Hacker News new | ask | show | jobs
by tokai 561 days ago
On the other hand deification of Aristotle's intellect and thought hampered the development of physics for almost 1500 years.
3 comments

This is not (really) true. Well there's an element of truth in it, but only an element.

European philosophy was not really Aristotelian until the re-arrival of his work in the 12C, so it's hardly fair to 'blame' him for the lack of scientific development that period. When it did arrive, it was extremely controversial, and it took the genius of Aquinas (and even then, only just) for Aristotle to be accepted in Christian thought.

In the 17C, there was a much greater interest in quantitative methods than there had been previously. And some of his physics was obviously found to be wrong. But there was no discovery (and remains no discovery) that falsified broad swathes of his work. The change of interest and focus was far more important in the progress of what we now call science than the supposed rejection of Aristotle.

This is described in E.A. Burtt's Metaphysical Foundations of Modern Science.

Pre-modern people were far more interested in living a morally good life (a happy life, in the Aristotelian sense of the word) than they were in controlling nature. That changed in the 17C.

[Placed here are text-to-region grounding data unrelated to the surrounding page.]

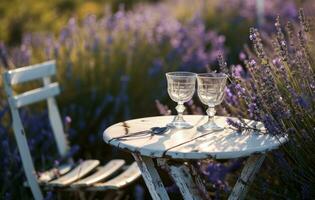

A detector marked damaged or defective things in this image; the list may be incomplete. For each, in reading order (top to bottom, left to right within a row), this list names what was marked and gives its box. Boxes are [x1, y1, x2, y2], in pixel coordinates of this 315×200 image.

chipped white paint [104, 115, 288, 159]
chipped white paint [133, 154, 170, 199]
chipped white paint [228, 155, 268, 198]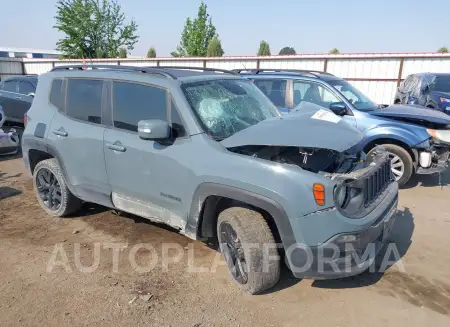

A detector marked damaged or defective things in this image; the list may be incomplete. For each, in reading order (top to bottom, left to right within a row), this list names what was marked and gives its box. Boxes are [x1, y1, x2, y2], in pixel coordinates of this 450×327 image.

shattered windshield [182, 80, 280, 140]
crumpled front hood [220, 108, 364, 153]
shattered windshield [328, 80, 378, 111]
crumpled front hood [370, 105, 450, 125]
damaged jeep renegade [22, 66, 400, 294]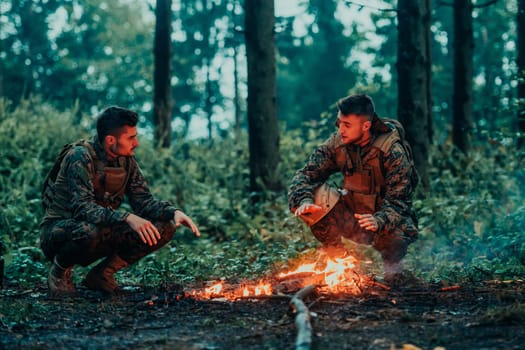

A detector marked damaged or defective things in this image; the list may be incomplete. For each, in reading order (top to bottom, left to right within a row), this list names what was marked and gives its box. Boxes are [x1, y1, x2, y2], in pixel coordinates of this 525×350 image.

charred stick [288, 284, 314, 350]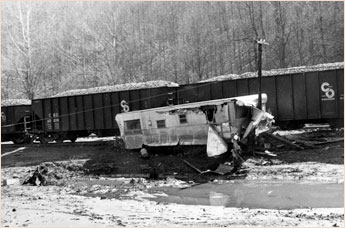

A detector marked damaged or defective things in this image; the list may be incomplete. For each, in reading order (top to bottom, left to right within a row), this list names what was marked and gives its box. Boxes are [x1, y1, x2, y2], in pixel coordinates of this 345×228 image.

damaged trailer [115, 93, 274, 156]
crushed vehicle [115, 93, 274, 157]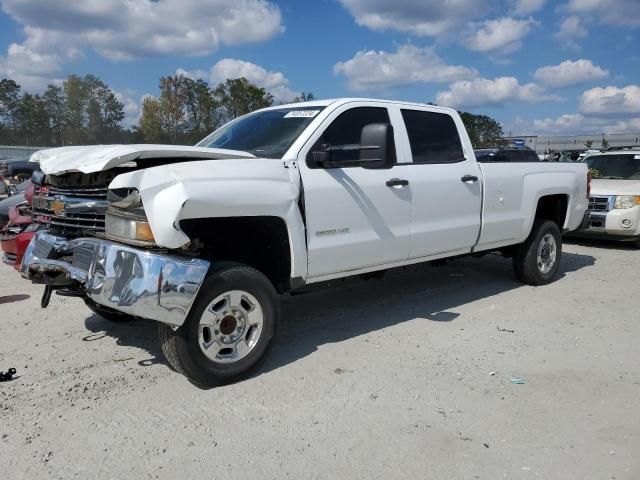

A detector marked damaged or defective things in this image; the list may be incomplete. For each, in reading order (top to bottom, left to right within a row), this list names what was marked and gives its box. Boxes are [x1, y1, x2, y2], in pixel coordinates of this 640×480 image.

crumpled hood [29, 143, 255, 175]
crumpled hood [592, 179, 640, 196]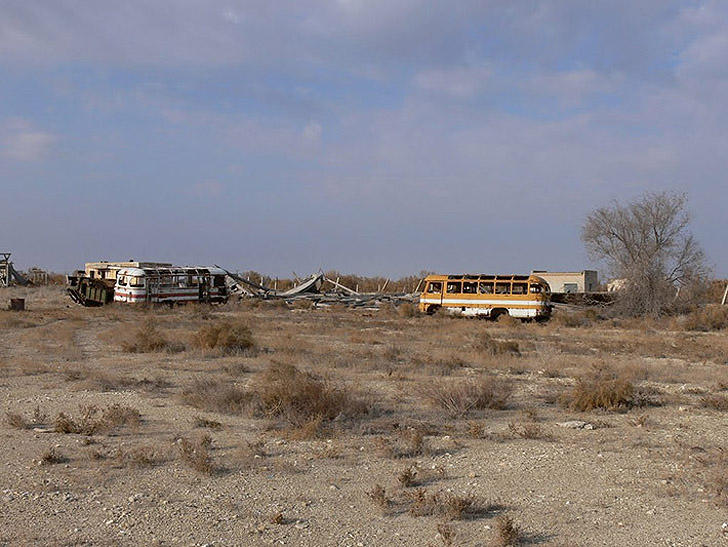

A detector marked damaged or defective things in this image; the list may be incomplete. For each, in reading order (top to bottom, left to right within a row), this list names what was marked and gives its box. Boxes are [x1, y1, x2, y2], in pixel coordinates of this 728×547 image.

rusted white bus [114, 268, 228, 306]
abandoned yellow bus [420, 274, 552, 322]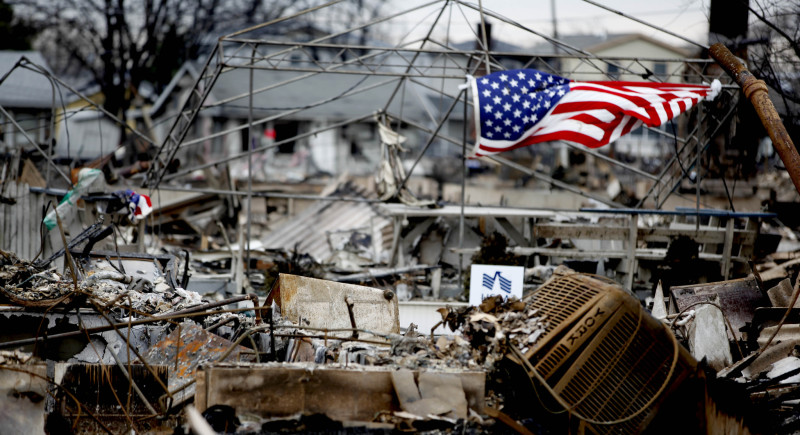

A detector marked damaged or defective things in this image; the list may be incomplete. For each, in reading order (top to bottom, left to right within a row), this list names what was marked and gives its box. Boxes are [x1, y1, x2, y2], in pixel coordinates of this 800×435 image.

bent metal pole [708, 42, 800, 196]
broken concrete slab [274, 274, 400, 338]
rusted metal panel [276, 276, 400, 338]
rusted metal panel [138, 322, 255, 408]
rusted metal panel [196, 364, 484, 422]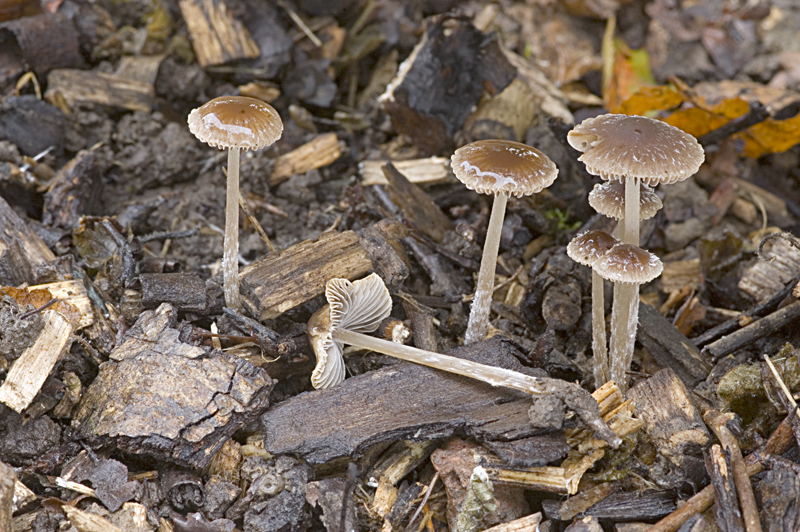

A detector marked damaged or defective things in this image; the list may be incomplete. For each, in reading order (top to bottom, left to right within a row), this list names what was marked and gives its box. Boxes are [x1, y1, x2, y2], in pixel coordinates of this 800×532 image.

dark charred wood piece [0, 13, 83, 87]
dark charred wood piece [380, 18, 512, 154]
dark charred wood piece [42, 151, 104, 232]
splintered wood edge [270, 132, 342, 185]
splintered wood edge [360, 156, 454, 187]
dark charred wood piece [382, 162, 454, 243]
splintered wood edge [0, 310, 73, 414]
splintered wood edge [33, 280, 93, 330]
dark charred wood piece [141, 272, 209, 314]
dark charred wood piece [75, 304, 276, 470]
dark charred wood piece [260, 338, 608, 464]
dark charred wood piece [628, 370, 708, 490]
dark charred wood piece [636, 304, 712, 386]
dark charred wood piece [688, 274, 800, 350]
dark charred wood piece [704, 302, 800, 360]
dark charred wood piece [708, 442, 744, 532]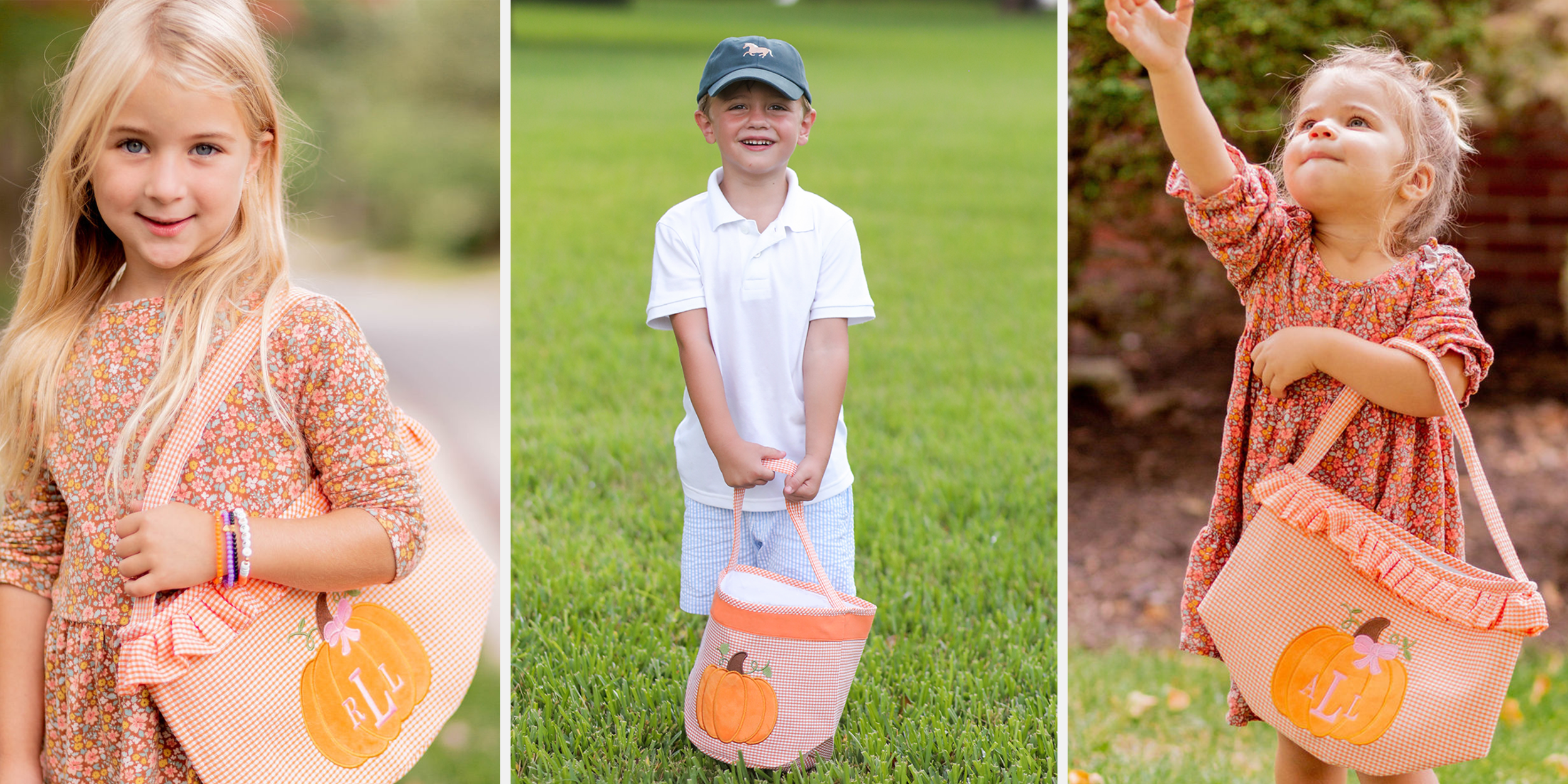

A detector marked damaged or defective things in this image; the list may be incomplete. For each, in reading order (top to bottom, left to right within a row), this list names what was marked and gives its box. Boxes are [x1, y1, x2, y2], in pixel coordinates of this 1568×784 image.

rust floral dress [0, 295, 426, 784]
rust floral dress [1179, 146, 1493, 721]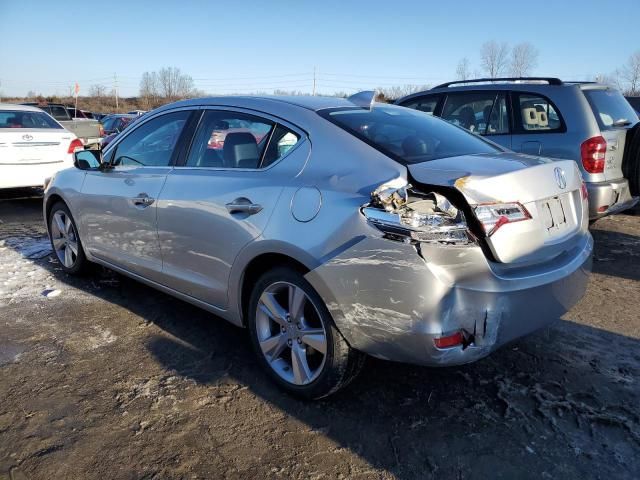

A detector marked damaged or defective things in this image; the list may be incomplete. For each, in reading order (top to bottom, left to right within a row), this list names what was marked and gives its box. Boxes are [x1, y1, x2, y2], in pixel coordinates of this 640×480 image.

damaged silver sedan [42, 92, 592, 400]
crumpled trunk lid [410, 152, 592, 262]
broken taillight [472, 202, 532, 236]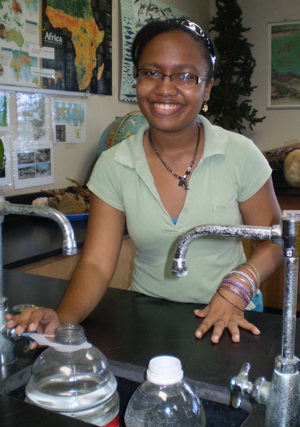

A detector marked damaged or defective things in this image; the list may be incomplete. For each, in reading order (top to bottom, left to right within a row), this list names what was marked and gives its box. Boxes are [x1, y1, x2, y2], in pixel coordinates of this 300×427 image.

I think Avicenna also deserves a mention as another way educated people would naturally interact with Aristotelian thought.
Oh yeah definitely, and Averroes and the other medieval Islamic scholars as well. Absolute intellectual giants.
You may be interested in:

"Aristotle's Physics: a Physicist's Look"

My take is that it was hard to find a better theory, the usual explanation of scholastical dogmatism is to shallow.

https://arxiv.org/abs/1312.4057

Insofar as that's true, it isn't a fact about Aristotle, it's a fact about the mindset of scholars who came after him.
Well, their mindset evolved at least partly around the question, how far they can go with free thinking, before making the transition to free burning.